This is going to be your problem. There is no way for the I/O level converter to know whether the its driving signal is an OUT from the microcontroller or coming from the input and feeding back out.

Let's say you've configured as an input. You get a high on the input that gets translated to 5 V logic high on the PLC side but that feeds back to the IC which puts a high on the OUT direction which then keeps the input high even if the input is disconnected. The IC needs a jumper or DIL switch to set its mode of operation.

Does anyone know how a PLC produces the indicator LED signal regardless of its wiring?

Most use an opto-isolator on the input and wire the LED on the 5 V logic side so that it indicates what the input is actually seeing.

I think you should revise your question in the light of this and the comments below it.

schematic

simulate this circuit – Schematic created using CircuitLab

Figure 1. A typical PLC input. The configuration shown on the opto LED is a current "sinking" input. By connecting R1 to +24V and the input to D1's cathode it can be converted to current "sourcing" input.

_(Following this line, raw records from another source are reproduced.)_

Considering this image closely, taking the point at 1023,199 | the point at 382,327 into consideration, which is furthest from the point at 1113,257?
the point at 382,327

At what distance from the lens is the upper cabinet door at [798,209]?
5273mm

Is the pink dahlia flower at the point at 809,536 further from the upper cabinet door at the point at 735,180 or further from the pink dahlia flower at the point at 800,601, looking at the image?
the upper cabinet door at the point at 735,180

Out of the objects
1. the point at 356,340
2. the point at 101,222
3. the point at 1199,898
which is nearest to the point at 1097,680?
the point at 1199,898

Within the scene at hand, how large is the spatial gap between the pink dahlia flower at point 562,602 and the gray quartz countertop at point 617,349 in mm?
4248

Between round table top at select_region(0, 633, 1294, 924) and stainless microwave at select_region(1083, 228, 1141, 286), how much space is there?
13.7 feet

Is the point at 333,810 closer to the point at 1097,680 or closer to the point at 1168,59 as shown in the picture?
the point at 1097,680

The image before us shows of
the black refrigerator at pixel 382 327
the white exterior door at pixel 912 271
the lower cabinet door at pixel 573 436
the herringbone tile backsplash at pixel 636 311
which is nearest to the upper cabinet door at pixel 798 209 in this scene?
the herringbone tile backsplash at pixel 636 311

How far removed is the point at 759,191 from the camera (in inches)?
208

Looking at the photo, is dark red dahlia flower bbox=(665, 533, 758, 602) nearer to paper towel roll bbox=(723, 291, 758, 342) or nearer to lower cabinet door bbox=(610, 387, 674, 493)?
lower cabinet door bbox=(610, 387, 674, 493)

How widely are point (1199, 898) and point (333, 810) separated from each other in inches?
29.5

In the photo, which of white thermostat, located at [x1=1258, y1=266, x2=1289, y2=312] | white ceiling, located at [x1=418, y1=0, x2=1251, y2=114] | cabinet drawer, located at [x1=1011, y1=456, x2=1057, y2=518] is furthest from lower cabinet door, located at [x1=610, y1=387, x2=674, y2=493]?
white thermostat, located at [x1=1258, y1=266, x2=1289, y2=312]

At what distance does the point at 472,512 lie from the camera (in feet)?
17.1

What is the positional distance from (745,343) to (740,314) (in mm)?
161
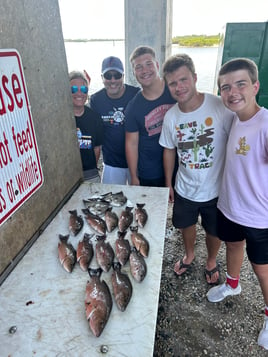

  • R1 is sized for the external logic voltage.
  • D2 will light when Q1 is turned on.
  • R3 ensures that the buffer input is pulled high when the input is off.

When the input is powered the indicator LED D2 turns on. This design has the disadvantage that a low input voltage will turn on Q1 partially and not give a definite low or high to BUF1.

schematic

simulate this circuit

Figure 2. By replacing BUF1 with a Schmitt trigger we can be confident that D2 on indicates a low signal is being applied to CPU IN and when D2 is off CPU IN is high.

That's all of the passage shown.